• **SHORT TASK 1**
Pull out every line of the rows below that contains the string "instances".

** start of PAGE EXCERPT **

Sermon

Psalms 96

The Bone-Melting Music of God

Dr. Mickey Anders

In her 1997 Lyman Beecher Preaching Lectures at Yale University, Barbara Brown Taylor said that to preach is to “toss the fragile net of our words over the bone-melting music of God.” I am fascinated by her turn of the phrase “the bone-melting music of God.” It seemed a fitting phrase for our church on this Music Appreciation Day. Ms. Taylor’s point is that preaching attempts to hint at the majesty of the music of God. And I think that’s what our worship services are – a hint of the majesty of the music of God.

God must love music because we find music everywhere in the Bible. Our ears can lead us right through the Bible – from the trumpet that blares on Mt. Sinai when God speaks to Moses, from the song of Miriam after the Exodus, from the great collection of the songs of David, from the songs of the heavenly choir at the birth of Jesus, from Paul’s admonition to worship God with psalms and hymns and spiritual songs, to the awe-inspiring music of Revelation.

** end of PAGE EXCERPT **

• **SHORT TASK 2**
Answer these questions from the sermon:
(a) Which psalm is given as the sermon's text?
(b) In what year did Barbara Brown Taylor deliver her Lyman Beecher Preaching Lectures at Yale University?
(c) What day is the church observing, according to the sermon?

** start of RECORDS PROVIDED **

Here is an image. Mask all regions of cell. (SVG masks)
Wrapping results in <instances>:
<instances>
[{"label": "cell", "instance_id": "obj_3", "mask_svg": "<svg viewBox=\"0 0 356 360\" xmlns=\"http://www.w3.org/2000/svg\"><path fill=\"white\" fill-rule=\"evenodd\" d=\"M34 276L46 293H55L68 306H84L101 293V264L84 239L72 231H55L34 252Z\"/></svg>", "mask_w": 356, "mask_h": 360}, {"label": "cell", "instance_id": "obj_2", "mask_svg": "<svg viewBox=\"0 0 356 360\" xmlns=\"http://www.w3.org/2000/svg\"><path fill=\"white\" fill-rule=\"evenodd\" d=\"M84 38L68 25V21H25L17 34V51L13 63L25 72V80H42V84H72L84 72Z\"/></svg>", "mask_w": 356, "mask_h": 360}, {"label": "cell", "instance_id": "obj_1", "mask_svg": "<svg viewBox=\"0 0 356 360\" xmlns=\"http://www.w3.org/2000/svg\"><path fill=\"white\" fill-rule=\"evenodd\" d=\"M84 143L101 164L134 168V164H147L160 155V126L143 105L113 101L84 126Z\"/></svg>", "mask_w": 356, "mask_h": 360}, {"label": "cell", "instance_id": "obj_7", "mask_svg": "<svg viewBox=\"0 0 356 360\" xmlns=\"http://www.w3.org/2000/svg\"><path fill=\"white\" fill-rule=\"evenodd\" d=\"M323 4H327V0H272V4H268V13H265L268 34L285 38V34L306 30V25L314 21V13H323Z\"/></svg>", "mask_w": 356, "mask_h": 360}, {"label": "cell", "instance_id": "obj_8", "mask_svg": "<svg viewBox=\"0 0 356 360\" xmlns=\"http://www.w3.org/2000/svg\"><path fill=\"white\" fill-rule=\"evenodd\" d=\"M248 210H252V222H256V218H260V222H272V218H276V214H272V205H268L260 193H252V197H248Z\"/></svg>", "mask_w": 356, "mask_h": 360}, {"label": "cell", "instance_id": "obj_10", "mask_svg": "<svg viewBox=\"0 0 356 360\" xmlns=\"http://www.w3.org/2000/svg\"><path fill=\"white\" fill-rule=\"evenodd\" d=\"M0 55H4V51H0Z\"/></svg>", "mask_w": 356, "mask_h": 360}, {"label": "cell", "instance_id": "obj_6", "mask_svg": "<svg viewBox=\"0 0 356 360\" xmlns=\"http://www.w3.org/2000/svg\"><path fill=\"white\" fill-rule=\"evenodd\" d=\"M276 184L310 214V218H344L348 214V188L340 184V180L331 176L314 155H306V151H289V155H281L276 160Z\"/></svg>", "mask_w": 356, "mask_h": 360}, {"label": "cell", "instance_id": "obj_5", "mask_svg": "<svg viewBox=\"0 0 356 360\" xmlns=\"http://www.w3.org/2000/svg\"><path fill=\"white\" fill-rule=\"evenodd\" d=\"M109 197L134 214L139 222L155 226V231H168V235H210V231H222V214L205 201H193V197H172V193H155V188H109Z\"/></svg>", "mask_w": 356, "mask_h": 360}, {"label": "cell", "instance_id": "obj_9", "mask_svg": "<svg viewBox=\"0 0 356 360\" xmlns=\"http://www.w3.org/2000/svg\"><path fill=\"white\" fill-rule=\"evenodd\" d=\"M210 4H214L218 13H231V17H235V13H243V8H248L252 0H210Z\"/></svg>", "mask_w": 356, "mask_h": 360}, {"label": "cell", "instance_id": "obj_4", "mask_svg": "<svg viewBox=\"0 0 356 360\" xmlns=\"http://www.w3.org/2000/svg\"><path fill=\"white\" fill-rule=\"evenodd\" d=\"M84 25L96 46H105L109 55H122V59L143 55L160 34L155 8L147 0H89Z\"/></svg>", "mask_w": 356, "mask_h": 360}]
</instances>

** end of RECORDS PROVIDED **

• **SOLUTION 1**
Wrapping results in <instances>:
<instances>
</instances>

• **SOLUTION 2**
(a) Psalms 96
(b) 1997
(c) Music Appreciation Day